ESERCIZIO PROPOSTO —
Secondo il testo su Suso Cecchi D'Amico, di chi era figlia la sceneggiatrice?

ESTRATTO —
Raffinata sceneggiatrice, ha firmato i capolavori del Cinema italiano: da Senso al Gattopardo, da Salvatore Giuliano a Cuore da Gesù di Nazareth a Speriamo che sia femmina'. IL RICORDO DI PAOLO MEREGHETTI
La sua firma in calce a una sceneggiatura è stata per decenni il marchio di garanzia del cinema italiano. All'età di 96 anni, si è spenta a Roma, Suso Cecchi D'amico, la più grande donna di Cinecittà, che ha sceneggiato alcuni dei più bei capolavori del cinema italiano.
La sua volitiva ed elegante presenza hanno caratterizzato più di un'epoca e la sua femminilità discreta e intransigente sono state la migliore risposta al maschilismo della grande Cinecittà e dell'Italia (o Italietta) tra gli anni '40 e i nostri giorni.
Il cinema di Suso Cecchi d'Amico (nata Giovanna Cecchi, romana, figlia del grande letterato Emilio Cecchi) è intimamente suo e ne porta i segni come una 'griffe' di alta qualità, anche quando i nomi che le si affiancavano erano quelli di Zavattini, Rossellini, Visconti, Antonioni, Monicelli, Rosi o Comencini. Lei attraversava stili, idee, personaggi ed epoche cruciali con una coerenza che rimarra' esemplare.

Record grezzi
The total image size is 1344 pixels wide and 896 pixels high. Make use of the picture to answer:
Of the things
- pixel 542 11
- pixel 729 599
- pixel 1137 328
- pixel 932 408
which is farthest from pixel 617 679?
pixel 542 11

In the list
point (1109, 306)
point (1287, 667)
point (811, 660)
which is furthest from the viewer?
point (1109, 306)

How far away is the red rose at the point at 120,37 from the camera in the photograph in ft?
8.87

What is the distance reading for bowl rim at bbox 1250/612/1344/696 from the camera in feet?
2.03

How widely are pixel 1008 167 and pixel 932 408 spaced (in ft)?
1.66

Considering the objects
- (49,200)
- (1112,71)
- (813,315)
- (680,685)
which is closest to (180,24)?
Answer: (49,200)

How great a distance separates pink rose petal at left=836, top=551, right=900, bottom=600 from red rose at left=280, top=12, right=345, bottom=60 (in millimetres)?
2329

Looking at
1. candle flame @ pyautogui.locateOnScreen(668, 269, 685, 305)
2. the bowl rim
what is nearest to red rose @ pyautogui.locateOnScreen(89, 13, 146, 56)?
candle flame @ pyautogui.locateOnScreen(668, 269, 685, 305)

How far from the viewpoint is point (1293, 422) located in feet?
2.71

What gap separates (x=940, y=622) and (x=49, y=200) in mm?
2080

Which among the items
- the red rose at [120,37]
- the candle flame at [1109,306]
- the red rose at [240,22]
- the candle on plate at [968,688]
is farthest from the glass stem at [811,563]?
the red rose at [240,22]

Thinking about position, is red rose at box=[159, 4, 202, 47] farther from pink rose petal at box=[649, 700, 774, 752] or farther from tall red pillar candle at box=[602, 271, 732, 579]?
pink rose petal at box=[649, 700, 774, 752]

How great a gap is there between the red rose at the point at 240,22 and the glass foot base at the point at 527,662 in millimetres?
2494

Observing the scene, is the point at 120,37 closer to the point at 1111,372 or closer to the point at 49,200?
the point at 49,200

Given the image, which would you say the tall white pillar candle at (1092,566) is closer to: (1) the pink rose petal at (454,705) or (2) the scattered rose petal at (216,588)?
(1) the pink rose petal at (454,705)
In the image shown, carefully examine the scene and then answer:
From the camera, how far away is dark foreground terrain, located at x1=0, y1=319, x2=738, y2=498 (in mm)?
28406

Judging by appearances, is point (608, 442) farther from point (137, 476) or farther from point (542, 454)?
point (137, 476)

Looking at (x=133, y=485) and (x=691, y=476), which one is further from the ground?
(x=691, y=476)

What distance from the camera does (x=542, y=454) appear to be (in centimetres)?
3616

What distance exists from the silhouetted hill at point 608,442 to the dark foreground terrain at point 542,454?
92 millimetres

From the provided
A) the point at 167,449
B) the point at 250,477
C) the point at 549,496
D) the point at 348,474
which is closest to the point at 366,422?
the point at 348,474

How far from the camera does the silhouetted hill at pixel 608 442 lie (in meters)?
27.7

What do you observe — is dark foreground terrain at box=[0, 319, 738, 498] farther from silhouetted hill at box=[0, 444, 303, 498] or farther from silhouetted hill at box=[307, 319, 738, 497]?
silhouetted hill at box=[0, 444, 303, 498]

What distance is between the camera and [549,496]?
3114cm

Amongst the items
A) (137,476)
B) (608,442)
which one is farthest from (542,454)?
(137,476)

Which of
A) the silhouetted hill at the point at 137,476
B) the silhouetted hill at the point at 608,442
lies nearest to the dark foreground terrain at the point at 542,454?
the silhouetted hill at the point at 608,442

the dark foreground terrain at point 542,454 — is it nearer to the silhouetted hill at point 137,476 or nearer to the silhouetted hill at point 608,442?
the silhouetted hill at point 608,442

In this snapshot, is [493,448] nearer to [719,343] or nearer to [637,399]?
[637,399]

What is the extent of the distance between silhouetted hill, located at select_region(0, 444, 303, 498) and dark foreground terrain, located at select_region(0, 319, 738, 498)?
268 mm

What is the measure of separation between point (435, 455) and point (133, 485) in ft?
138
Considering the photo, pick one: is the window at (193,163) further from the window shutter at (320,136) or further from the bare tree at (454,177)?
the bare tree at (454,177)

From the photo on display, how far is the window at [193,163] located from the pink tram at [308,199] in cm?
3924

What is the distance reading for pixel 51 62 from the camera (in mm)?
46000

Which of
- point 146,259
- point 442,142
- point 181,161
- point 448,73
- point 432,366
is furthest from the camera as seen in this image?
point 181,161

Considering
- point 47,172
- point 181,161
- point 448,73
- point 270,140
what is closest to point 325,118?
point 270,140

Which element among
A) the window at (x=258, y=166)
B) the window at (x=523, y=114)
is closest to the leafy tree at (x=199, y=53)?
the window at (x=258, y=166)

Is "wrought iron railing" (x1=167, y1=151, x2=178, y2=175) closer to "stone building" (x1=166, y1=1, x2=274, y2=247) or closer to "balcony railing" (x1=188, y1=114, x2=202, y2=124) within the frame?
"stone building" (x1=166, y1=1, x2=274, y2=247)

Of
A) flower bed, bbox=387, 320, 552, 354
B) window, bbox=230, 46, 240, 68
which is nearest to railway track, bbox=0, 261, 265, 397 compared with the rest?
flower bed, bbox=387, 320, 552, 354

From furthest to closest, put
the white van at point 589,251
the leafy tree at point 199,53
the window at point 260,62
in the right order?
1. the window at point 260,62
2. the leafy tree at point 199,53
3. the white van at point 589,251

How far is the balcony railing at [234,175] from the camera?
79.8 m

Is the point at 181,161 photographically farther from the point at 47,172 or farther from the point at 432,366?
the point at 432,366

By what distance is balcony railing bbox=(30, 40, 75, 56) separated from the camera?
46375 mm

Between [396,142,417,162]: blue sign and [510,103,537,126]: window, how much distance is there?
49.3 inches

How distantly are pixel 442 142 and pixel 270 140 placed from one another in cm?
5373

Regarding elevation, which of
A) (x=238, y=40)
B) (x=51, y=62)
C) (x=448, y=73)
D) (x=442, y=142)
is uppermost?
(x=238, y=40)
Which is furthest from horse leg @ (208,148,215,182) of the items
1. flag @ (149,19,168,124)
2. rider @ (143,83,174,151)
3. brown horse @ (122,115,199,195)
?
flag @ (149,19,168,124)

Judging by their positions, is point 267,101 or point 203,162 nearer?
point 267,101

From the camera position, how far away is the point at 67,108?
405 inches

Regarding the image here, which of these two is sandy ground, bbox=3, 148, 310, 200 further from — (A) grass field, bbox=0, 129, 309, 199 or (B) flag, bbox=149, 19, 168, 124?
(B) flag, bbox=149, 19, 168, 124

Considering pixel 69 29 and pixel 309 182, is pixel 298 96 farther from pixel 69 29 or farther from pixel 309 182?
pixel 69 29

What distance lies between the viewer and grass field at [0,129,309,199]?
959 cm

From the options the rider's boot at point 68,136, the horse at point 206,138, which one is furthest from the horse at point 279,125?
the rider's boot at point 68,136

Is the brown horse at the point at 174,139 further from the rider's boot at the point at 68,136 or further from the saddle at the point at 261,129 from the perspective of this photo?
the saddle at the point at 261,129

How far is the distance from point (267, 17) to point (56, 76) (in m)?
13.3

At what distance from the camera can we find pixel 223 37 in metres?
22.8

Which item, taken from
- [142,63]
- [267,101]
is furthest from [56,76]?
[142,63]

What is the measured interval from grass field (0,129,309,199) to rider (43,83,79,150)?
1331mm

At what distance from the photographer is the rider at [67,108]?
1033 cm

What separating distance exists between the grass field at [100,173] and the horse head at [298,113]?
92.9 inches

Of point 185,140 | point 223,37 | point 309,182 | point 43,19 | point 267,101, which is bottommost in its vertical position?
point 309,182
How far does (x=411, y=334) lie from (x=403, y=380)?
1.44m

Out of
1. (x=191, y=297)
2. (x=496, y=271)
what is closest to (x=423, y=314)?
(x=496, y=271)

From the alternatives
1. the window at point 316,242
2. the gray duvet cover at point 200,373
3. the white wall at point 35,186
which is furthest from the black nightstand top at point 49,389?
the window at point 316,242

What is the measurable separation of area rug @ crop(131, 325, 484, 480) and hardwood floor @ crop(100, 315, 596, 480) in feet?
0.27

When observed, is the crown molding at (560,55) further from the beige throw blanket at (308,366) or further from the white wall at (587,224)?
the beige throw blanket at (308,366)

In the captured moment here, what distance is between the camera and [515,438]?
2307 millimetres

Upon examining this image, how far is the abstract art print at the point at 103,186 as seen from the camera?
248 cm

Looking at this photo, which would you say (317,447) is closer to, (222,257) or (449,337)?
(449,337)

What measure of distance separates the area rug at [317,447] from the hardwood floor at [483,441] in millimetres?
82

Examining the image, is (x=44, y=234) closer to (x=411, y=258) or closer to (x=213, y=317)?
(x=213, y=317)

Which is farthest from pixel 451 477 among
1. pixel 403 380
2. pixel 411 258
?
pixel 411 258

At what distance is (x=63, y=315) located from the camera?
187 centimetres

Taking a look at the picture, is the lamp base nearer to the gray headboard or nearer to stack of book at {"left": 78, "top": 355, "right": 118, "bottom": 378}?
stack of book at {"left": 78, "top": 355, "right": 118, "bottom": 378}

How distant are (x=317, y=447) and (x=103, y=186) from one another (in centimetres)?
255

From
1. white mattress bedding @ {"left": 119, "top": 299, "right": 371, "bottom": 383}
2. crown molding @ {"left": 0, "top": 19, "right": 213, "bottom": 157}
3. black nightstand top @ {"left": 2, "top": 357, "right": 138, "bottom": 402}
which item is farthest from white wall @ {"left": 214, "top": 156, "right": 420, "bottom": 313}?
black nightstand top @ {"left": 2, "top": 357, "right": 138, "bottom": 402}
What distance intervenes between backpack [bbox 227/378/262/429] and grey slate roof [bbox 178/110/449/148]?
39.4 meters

ESERCIZIO SVOLTO —
Del letterato Emilio Cecchi.